[GIVEN PASSAGE Boundary: Start]
Thomas Manningham (1651?-1722) was an English churchman, bishop of Chichester from 1709.
Life
He was born about 1651 in the parish of St. George, Southwark, the son of Richard Manningham (d. 1682), rector of Michelmersh, Hampshire, and grandson of John Manningham, the diarist. He was admitted in 1661 scholar of Winchester College, then going with a scholarship to New College, Oxford, where he matriculated on 12 August 1669. He was fellow from 1671 until 1681, and graduated B.A. in 1673, M.A. on 15 January 1676–7.
On 21 December 1691 John Tillotson, the Archbishop of Canterbury, created him D.D. He was consecrated bishop of Chichester on 13 November 1709, and dying on 25 August 1722 at his house in Greville Street, Holborn, was buried in St. Andrew's, Holborn.
[GIVEN PASSAGE Boundary: End]
[EXCERPTED RECORDS Boundary: Start]
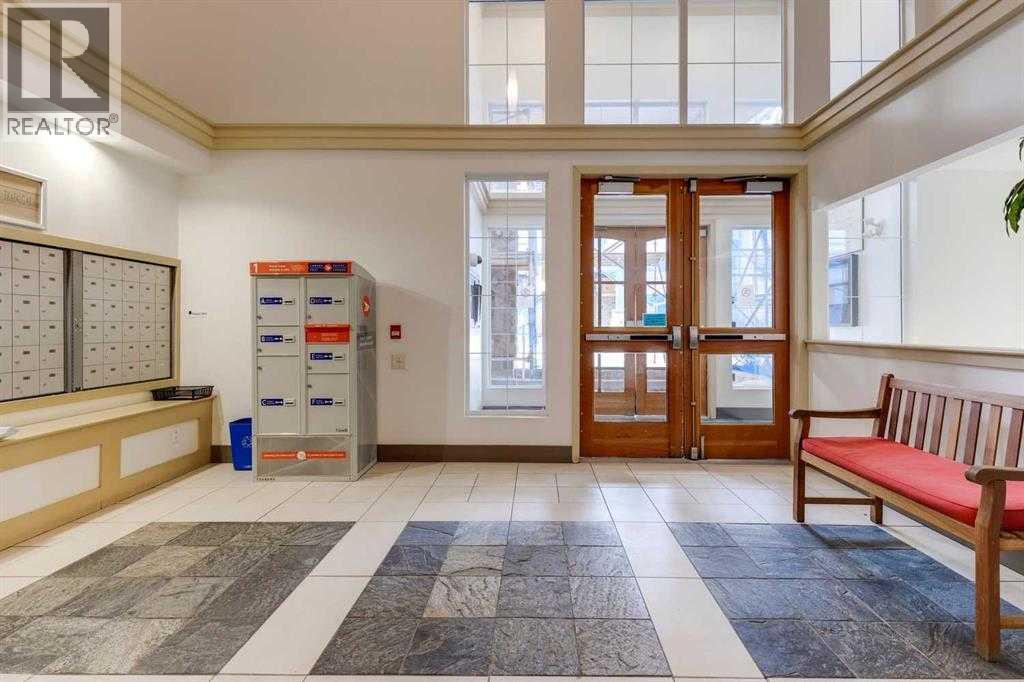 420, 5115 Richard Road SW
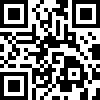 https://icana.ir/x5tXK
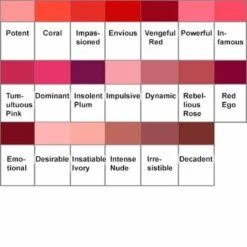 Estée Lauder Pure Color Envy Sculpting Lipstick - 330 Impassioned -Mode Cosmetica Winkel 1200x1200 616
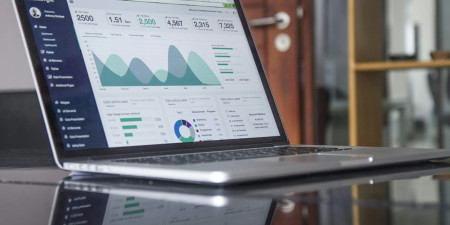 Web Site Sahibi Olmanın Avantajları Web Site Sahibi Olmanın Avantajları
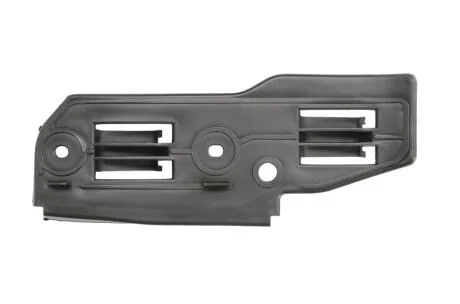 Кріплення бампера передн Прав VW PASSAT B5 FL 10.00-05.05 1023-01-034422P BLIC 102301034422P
[EXCERPTED RECORDS Boundary: End]
**EXERCISE REQUIREMENTS**. Decide whether each statement agrees with the passage on Thomas Manningham, answering yes or no and quoting the deciding words of the passage. (a) Manningham was a grandson of John Manningham, the diarist. (b) He matriculated at New College, Oxford, in 1661. (c) He died at his house in Greville Street, Holborn.

**RESPONSE TO THE EXERCISE**.
(a) Yes: "grandson of John Manningham, the diarist"
(b) No: "where he matriculated on 12 August 1669"
(c) Yes: "dying on 25 August 1722 at his house in Greville Street, Holborn"